[start Source document]

> From: Doug McIlroy <doug(a)cs.dartmouth.edu>
> The spec below isn't hard: just hook two buffer chains together and
> twiddle a couple of file desciptors.
How amusing! I was about to send a message with almost the exact same
description - it even had the exact same syntax for the splice() call! A
couple of points from my thoughts which were not covered in your message:
In thinking about how to implement it, I was thinking that if there was any
buffered data in an output pipe, that the process doing the splice() would
wait (inside the splice() system call) on all the buffered data being read by
the down-stream process.
The main point of this is for the case where the up-stream is the head of the
chain (i.e. it's reading from a file), where one more or less has to wait,
because one will want to set the down-streams' file descriptor to point to
the file - but one can't really do that until all the buffered data was
consumed (else it will be lost - one can't exactly put it into the file :-).
As a side-benefit, if one adopted that line, one wouldn't have to deal with
the case (in the middle of the chain) of a pipe-pipe splice with buffered
data in both pipes (where one would have to copy the data across); instead
one could just use the exact same code for both cases, and in that case the
wait would be until the down-stream pipe can simply be discarded.
One thing I couldn't decide is what to do if the upstream is a pipe with
buffered data, and the downstream is a file - does one discard the buffered
data, write it to the file, abort the system call so the calling process can
deal with the buffered data, or what? Perhaps there could be a flag argument
to control the behaviour in such cases.
Speaking of which, I'm not sure I quite grokked this:
> If file descriptor fd0 is associated with a pipe and fd1 is not, then
> fd1 is updated to reflect the effect of buffered data for fd0, and the
> pipe's other descriptor is replaced with a duplicate of fd1.

[end Source document]

» **Stated task A**
In the splice() post, where does the writer expect the process doing the splice() to wait when an output pipe still holds buffered data?
» **Stated task B**
Recast the paragraph of the splice() post beginning "One thing I couldn't decide" as a short bulleted list, keeping its main facts.
» **Stated task C**
Carry on the splice() post from its final line.
The material after this point plays no part in the work.

[start Data]

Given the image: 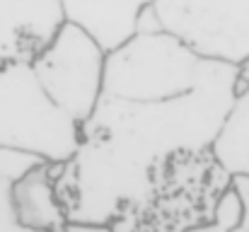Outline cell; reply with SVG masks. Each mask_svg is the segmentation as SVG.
<instances>
[{"label": "cell", "instance_id": "cell-16", "mask_svg": "<svg viewBox=\"0 0 249 232\" xmlns=\"http://www.w3.org/2000/svg\"><path fill=\"white\" fill-rule=\"evenodd\" d=\"M184 232H213L211 228H208V223H201V225H194V228H189V230Z\"/></svg>", "mask_w": 249, "mask_h": 232}, {"label": "cell", "instance_id": "cell-6", "mask_svg": "<svg viewBox=\"0 0 249 232\" xmlns=\"http://www.w3.org/2000/svg\"><path fill=\"white\" fill-rule=\"evenodd\" d=\"M63 24L61 0H0V66L32 63Z\"/></svg>", "mask_w": 249, "mask_h": 232}, {"label": "cell", "instance_id": "cell-11", "mask_svg": "<svg viewBox=\"0 0 249 232\" xmlns=\"http://www.w3.org/2000/svg\"><path fill=\"white\" fill-rule=\"evenodd\" d=\"M46 157L24 148H12V145H0V181L15 184L22 177H27L32 169H36Z\"/></svg>", "mask_w": 249, "mask_h": 232}, {"label": "cell", "instance_id": "cell-7", "mask_svg": "<svg viewBox=\"0 0 249 232\" xmlns=\"http://www.w3.org/2000/svg\"><path fill=\"white\" fill-rule=\"evenodd\" d=\"M66 22L83 27L109 54L138 34V19L155 0H61Z\"/></svg>", "mask_w": 249, "mask_h": 232}, {"label": "cell", "instance_id": "cell-4", "mask_svg": "<svg viewBox=\"0 0 249 232\" xmlns=\"http://www.w3.org/2000/svg\"><path fill=\"white\" fill-rule=\"evenodd\" d=\"M29 66L51 104L78 126H83L99 107L104 94L107 51L83 27L66 22Z\"/></svg>", "mask_w": 249, "mask_h": 232}, {"label": "cell", "instance_id": "cell-2", "mask_svg": "<svg viewBox=\"0 0 249 232\" xmlns=\"http://www.w3.org/2000/svg\"><path fill=\"white\" fill-rule=\"evenodd\" d=\"M211 58L196 54L172 32L136 34L107 54L104 94L131 102H155L198 87Z\"/></svg>", "mask_w": 249, "mask_h": 232}, {"label": "cell", "instance_id": "cell-9", "mask_svg": "<svg viewBox=\"0 0 249 232\" xmlns=\"http://www.w3.org/2000/svg\"><path fill=\"white\" fill-rule=\"evenodd\" d=\"M211 157L230 179H249V89L237 94L232 109L228 111L211 145Z\"/></svg>", "mask_w": 249, "mask_h": 232}, {"label": "cell", "instance_id": "cell-12", "mask_svg": "<svg viewBox=\"0 0 249 232\" xmlns=\"http://www.w3.org/2000/svg\"><path fill=\"white\" fill-rule=\"evenodd\" d=\"M10 186L7 181H0V232H34L19 225L12 211V198H10Z\"/></svg>", "mask_w": 249, "mask_h": 232}, {"label": "cell", "instance_id": "cell-5", "mask_svg": "<svg viewBox=\"0 0 249 232\" xmlns=\"http://www.w3.org/2000/svg\"><path fill=\"white\" fill-rule=\"evenodd\" d=\"M167 32L203 58H249V0H155Z\"/></svg>", "mask_w": 249, "mask_h": 232}, {"label": "cell", "instance_id": "cell-14", "mask_svg": "<svg viewBox=\"0 0 249 232\" xmlns=\"http://www.w3.org/2000/svg\"><path fill=\"white\" fill-rule=\"evenodd\" d=\"M61 232H119L114 225H99V223H66Z\"/></svg>", "mask_w": 249, "mask_h": 232}, {"label": "cell", "instance_id": "cell-3", "mask_svg": "<svg viewBox=\"0 0 249 232\" xmlns=\"http://www.w3.org/2000/svg\"><path fill=\"white\" fill-rule=\"evenodd\" d=\"M78 143L80 126L51 104L29 63L0 66V145L68 162Z\"/></svg>", "mask_w": 249, "mask_h": 232}, {"label": "cell", "instance_id": "cell-15", "mask_svg": "<svg viewBox=\"0 0 249 232\" xmlns=\"http://www.w3.org/2000/svg\"><path fill=\"white\" fill-rule=\"evenodd\" d=\"M245 89H249V58H245L237 66V94Z\"/></svg>", "mask_w": 249, "mask_h": 232}, {"label": "cell", "instance_id": "cell-8", "mask_svg": "<svg viewBox=\"0 0 249 232\" xmlns=\"http://www.w3.org/2000/svg\"><path fill=\"white\" fill-rule=\"evenodd\" d=\"M61 162H41L27 177L10 186L12 211L19 225L34 232H61L68 223L66 206L58 196L56 177Z\"/></svg>", "mask_w": 249, "mask_h": 232}, {"label": "cell", "instance_id": "cell-13", "mask_svg": "<svg viewBox=\"0 0 249 232\" xmlns=\"http://www.w3.org/2000/svg\"><path fill=\"white\" fill-rule=\"evenodd\" d=\"M232 186L240 191L242 203H245V218H242V225H240L235 232H249V179L247 177H237V179H232Z\"/></svg>", "mask_w": 249, "mask_h": 232}, {"label": "cell", "instance_id": "cell-10", "mask_svg": "<svg viewBox=\"0 0 249 232\" xmlns=\"http://www.w3.org/2000/svg\"><path fill=\"white\" fill-rule=\"evenodd\" d=\"M242 218H245V203H242V196L240 191L230 184L215 201L213 206V213H211V220H208V228L213 232H235L242 225Z\"/></svg>", "mask_w": 249, "mask_h": 232}, {"label": "cell", "instance_id": "cell-1", "mask_svg": "<svg viewBox=\"0 0 249 232\" xmlns=\"http://www.w3.org/2000/svg\"><path fill=\"white\" fill-rule=\"evenodd\" d=\"M235 99L237 66L215 58L189 94L155 102L102 97L80 126L75 155L58 164L68 223L119 225L143 211L172 162L211 153Z\"/></svg>", "mask_w": 249, "mask_h": 232}]
</instances>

[end Data]

» **Written reply A**
Inside the splice() system call, until the down-stream process has read all the buffered data.

» **Written reply B**
- Unresolved case: the upstream is a pipe with buffered data, and the downstream is a file.
- Options considered for that data:
  - discard it
  - write it to the file
  - abort the system call so the calling process can deal with it
- Possible remedy: a flag argument to control the behavior in such cases.

» **Written reply C**
But what happens to the data? Is it written to the file? (That's the
implication, but it's not stated directly.)
> The same statement holds when "fd0" is exchanged with "fd1" and "write"
> is exchanged with "read".
Ditto - what happens to the data? One can't simply stuff it into the input
file? I think the 'wait in the system call until it drains' approach is
better.
Also, it seemed to me that the right thing to do was to bash the entry in the
system-wide file table (i.e. not the specific pointers in the u area). That
would automatically pick up any children.
Finally, there are 'potential' security issues (I say 'potential' because I'm
not sure they're really problems). For instance, suppose that an end process
(i.e. reading/writing a file) has access to that file (e.g. because it
executed a SUID program), but its neighbour process does not. If the end
process wants to go away, should the neighbour process be allowed access to
the file? A 'simple' implementation would do so (since IIRC file permissions
are only checked at open time, not read/write time).
I don't pretend that this is a complete list of issues - just what I managed
to think up while considering the new call.
> For stdio, of course, one would need fsplice(3), which must flush the
> in-process buffers--penance for stdio's original sin of said buffering.
Err, why is buffering data in the process a sin? (Or was this just a
humourous aside?)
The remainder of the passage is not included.